## Given task 1
According to the power analysis guide, what is the probability of a Type-II error in the drug-A and placebo study example?
## Given task 2
List every section heading that appears below the title of the power analysis guide.
## Given task 3
Transcribe the power analysis guide from "Suppose, a simple" to "error is $\beta=0.2$.".

## Provided text

Statistical Power Analysis in R: A Comprehensive Guide

Introduction to Power Analysis

The post is about statistical power analysis in R. First, define the meaning of power in statistics. The power is the probability ($1-\beta$) of detecting an effect given that the effect is here. Power is the probability of correctly rejecting the null hypothesis when it is false.

Suppose, a simple study of a drug-A and a placebo. Let the drug be truly effective. The power is the probability of finding a difference between two groups (drug-A and placebo group). Imagine that a power of $1-\beta=0.8$ (having a power of 0.8 means that 80% of the time, there will be statistically significant differences between the drug-A and the placebo group, whereas there are 20% of the time, the statistically significant effect will not be obtained between two groups). Also, note that this study was conducted many times. Therefore, the probability of a Type-II error is $\beta=0.2$.

One-Sample Power

The following plot is for a one-sample one-tailed greater than t-test. In the graph below, let the null hypothesis $H_0:\mu = \mu_0$ be true, and the test statistic $t$ follows the null distribution indicated by the hashed area. Under the specific alternative hypothesis, $H_1:\mu = \mu_1$, the test statistic $t$ follows the distribution shown by solid area.

The $\alpha$ is the probability of making a type-I error (that is rejecting $H_0$ when it is true), and the “crit. Val” is the location of the $t_{crit}$ value associated with $H_0$ on the scale of the data. The rejection region is the area under $H_0$ at least as far as $crit. val.” is from $\mu_0$.

The test’s power ($1-\beta$) is the green area, the area under $H_1$ in the rejection region. A type-II error is made when $H_1$ is true, but we fail to reject $H_0$ in the red region.

Type-II Error and Power Analysis in R

#One Sample Power

x <- seq(-4, 4, length = 1000)
hx <- dnorm(x, mean = 0, sd = 1)

plot(x, hx, type = "n", xlim = c(-4, 8), ylim = c(0, 0.5),
     main = expression (paste("Type-II Error (", beta, ") and Power (", 1 - beta, ")")), 
     axes = FALSE)

# one-tailed shift
shift = qnorm (1 - 0.05, mean=0, sd = 1 )*1.7
xfit2 = x + shift
yfit2 = dnorm(xfit2, mean=shift, sd = 1 )

axis (1, at = c(-qnorm(0.05), 0, shift), labels = expression("crit. val.", mu[0], mu[1]))
axis(1, at = c(-4, 4 + shift), labels = expression(-infinity, infinity), 
     lwd = 1, lwd.tick = FALSE)

# The alternative hypothesis area 
# the red - underpowered area

lb <- min(xfit2)               # lower bound
ub <- round(qnorm(0.95), 2)    # upper bound
col1 = "#CC2222"

i <- xfit2 >= lb & xfit2 <= ub
polygon(c(lb, xfit2[i], ub), c(0, yfit2[i],0), col = col1)

## Record excerpts

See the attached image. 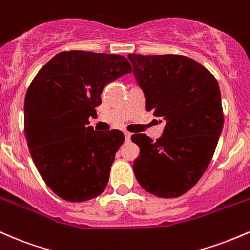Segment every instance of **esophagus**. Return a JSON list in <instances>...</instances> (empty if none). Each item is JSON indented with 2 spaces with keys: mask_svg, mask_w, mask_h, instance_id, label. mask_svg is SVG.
Instances as JSON below:
<instances>
[{
  "mask_svg": "<svg viewBox=\"0 0 250 250\" xmlns=\"http://www.w3.org/2000/svg\"><path fill=\"white\" fill-rule=\"evenodd\" d=\"M124 136H125L126 142H128V140L131 139V133L130 132H124Z\"/></svg>",
  "mask_w": 250,
  "mask_h": 250,
  "instance_id": "esophagus-1",
  "label": "esophagus"
}]
</instances>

## Written reply 1
The probability of a Type-II error is 0.2 ($\beta=0.2$).

## Written reply 2
- Introduction to Power Analysis
- One-Sample Power
- Type-II Error and Power Analysis in R

## Written reply 3
Suppose, a simple study of a drug-A and a placebo. Let the drug be truly effective. The power is the probability of finding a difference between two groups (drug-A and placebo group). Imagine that a power of $1-\beta=0.8$ (having a power of 0.8 means that 80% of the time, there will be statistically significant differences between the drug-A and the placebo group, whereas there are 20% of the time, the statistically significant effect will not be obtained between two groups). Also, note that this study was conducted many times. Therefore, the probability of a Type-II error is $\beta=0.2$.